Passage provided ::

Director of Public Prosecutions v Stonehouse: HL 1977

The defendant had been charged with attempting to obtain property by deception by fabricating his death by drowning in the sea off Miami in Florida. The final act alleged to constitute the offence occurred outside the jurisdiction of the English courts.
Held: The charge was justiciable in England. The defendant appealed conviction on counts of attempted obtaining by deception on the ground, among others, of judicial misdirection in the following words: ‘There is an attempt by the accused within the legal meaning of that word ‘attempt’ if you are satisfied that the matters I have stated to you are proved.’
Lord Diplock (minority) equated the judge’s power to direct a conviction with his power to direct an acquittal, regarding the contrary view as cynical and inconsistent with the proviso in section 2(1). Whether an activity forms part of an employer’s undertaking to make him liable under the Act is a question of fact to be left to the jury. As to jurisdiction where elements of the offence were committed abroad: ‘I see no reason for doubting the correctness of the decision in Reg v. Harden [1963] 1 Q.B. 8 if it was in that case right to conclude that the cheques were obtained in Jersey. The court in that case held, in my view correctly, following Reg. v. Ellis [1989] 1 Q.B. 230, that the gist of the offence lay in the obtaining, and as that in their view had occurred outside the jurisdiction, the convictions were quashed. It was not suggested in that case that the making of the false pretences in England gave the English courts jurisdiction. I doubt, however, whether it was right to hold that the jurisdiction of the English courts in respect of criminal offences depended on the narrow ground that the Post Office was the agent of the maker of the false pretences to obtain on his behalf the fruits of his fraud. Neither he nor the company in Jersey are likely to have considered or contemplated that the Post Office was acting as agent for one or other of them. The Post Office was just the vehicle for the transmission of the false pretences and the fruits of the fraud.

Data rows ::
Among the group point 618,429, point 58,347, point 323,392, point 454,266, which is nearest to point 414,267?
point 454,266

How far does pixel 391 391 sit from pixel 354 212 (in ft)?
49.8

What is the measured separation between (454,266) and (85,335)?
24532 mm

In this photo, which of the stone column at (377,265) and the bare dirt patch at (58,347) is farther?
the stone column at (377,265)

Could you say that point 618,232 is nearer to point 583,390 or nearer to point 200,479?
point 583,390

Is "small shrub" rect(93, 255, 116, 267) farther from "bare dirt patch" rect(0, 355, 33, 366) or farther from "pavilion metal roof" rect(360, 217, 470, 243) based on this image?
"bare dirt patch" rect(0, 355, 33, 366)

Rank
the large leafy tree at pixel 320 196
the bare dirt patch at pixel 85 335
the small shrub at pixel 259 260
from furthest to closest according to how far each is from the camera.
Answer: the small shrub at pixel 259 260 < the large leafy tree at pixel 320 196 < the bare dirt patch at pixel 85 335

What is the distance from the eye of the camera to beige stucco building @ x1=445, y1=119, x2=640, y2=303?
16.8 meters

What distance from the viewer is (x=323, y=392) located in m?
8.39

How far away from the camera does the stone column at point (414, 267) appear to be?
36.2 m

What you need to do ::
A. According to the Stonehouse case summary, where did the defendant fabricate his death by drowning?
B. Retype the stretch of the Stonehouse case summary from "The defendant had" through "the English courts.".

Answers to the exercise ::
A. In the sea off Miami in Florida.

B.
The defendant had been charged with attempting to obtain property by deception by fabricating his death by drowning in the sea off Miami in Florida. The final act alleged to constitute the offence occurred outside the jurisdiction of the English courts.